“Ok. Se rilasciassi oggi l’intervista relativa allo stupro avvenuto nella mia Como da parte di un clandestino pakistano non tirerei nuovamente in ballo la Barbagia. Barbagia che, giustamente, è insorta”. Il sindaco di Como, Alessandro Rapinese, interviene dopo le polemiche. Il caso è esploso dopo dopo il drammatico stupro di una donna, due giorni fa, in una cabina del telefono a poca distanza dal Tribunale di Como (la cronaca). Il primo cittadino, in un’intervista al quotidiano La Provincia ha detto parlando di clandestini: “Se fossi il legislatore non consentirei la libera circolazione a chi non ha i documenti in regola. E mentre si attende che vengano rimpatriati ci sono ampie zone deserte della Barbagia che potrebbero ospitarli”.

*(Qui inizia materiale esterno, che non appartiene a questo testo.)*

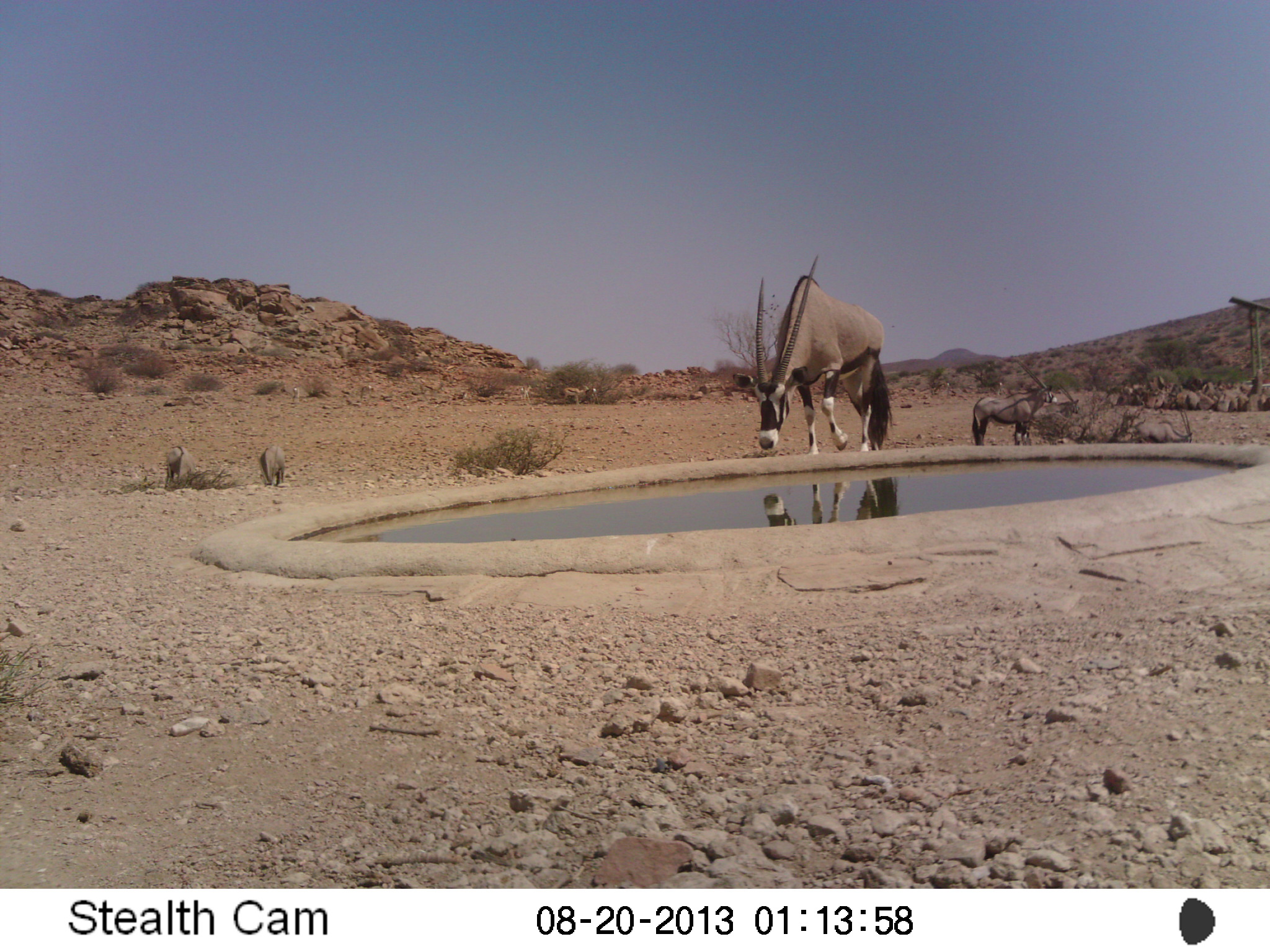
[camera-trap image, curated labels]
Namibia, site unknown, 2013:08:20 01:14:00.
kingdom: Animalia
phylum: Chordata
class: Mammalia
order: Artiodactyla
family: Bovidae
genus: Oryx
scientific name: Oryx gazella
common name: gemsbok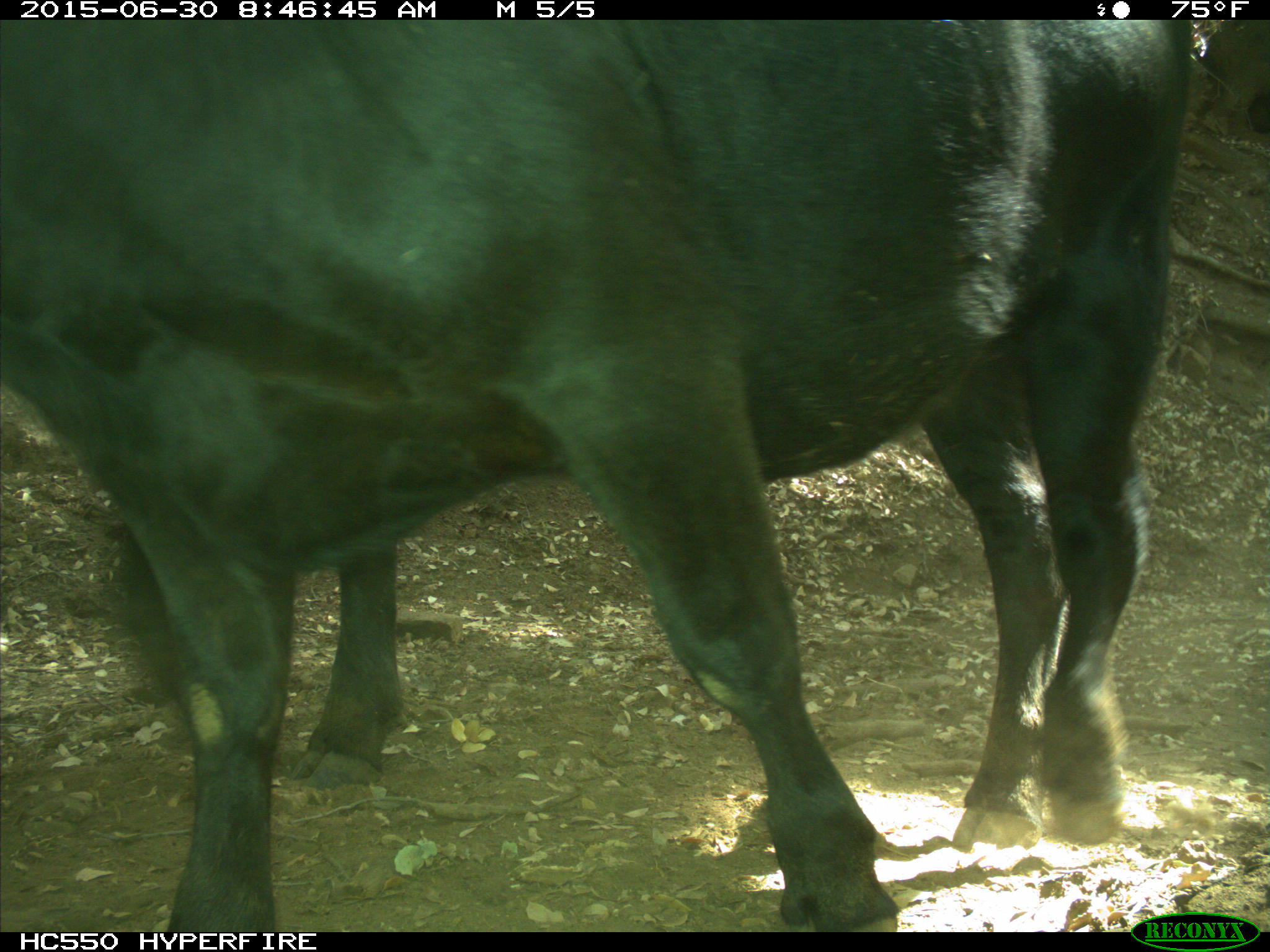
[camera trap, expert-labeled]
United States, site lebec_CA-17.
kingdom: Animalia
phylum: Chordata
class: Mammalia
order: Artiodactyla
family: Bovidae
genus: Bos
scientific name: Bos taurus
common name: domestic cow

La risposta dalla Sardegna non è mancata ed è stata dura: Rapinese e i “clandestini in Barbagia”. Reazioni durissime dalla Sardegna, FdI: “Incompetenza, qualunquismo”. L’antropologo: “Mentalità coloniale”. Così come vi sono state forti tensioni anche a livello locale: qui.
Prosegue quindi rapinese: “Tutto il resto però rimane sul tavolo. Bersani, quindi, tu cosa proponi? Cosa facciamo con tutti questi clandestini che popolano, rendendole invivibili, le nostre città? E voi, Fratelli d’Italia, che mi avete consegnato una Como che sembra Gotham City, potreste fornirmi un solo motivo per considerarvi una seria alternativa al Pd? A Como la differenza tra voi ed il Pd, con il quale avete inciuciato a tal punto da correre addirittura nella stessa lista alle elezioni provinciali, non si è proprio notata. Barbagia a parte, cari partiti, non avete altro da dire?
Il tema non è la Barbagia, con la quale mi scuso nuovamente, il tema è la sicurezza. E l’unica sicurezza è che la mia Como, grazie a voi, è insicura”.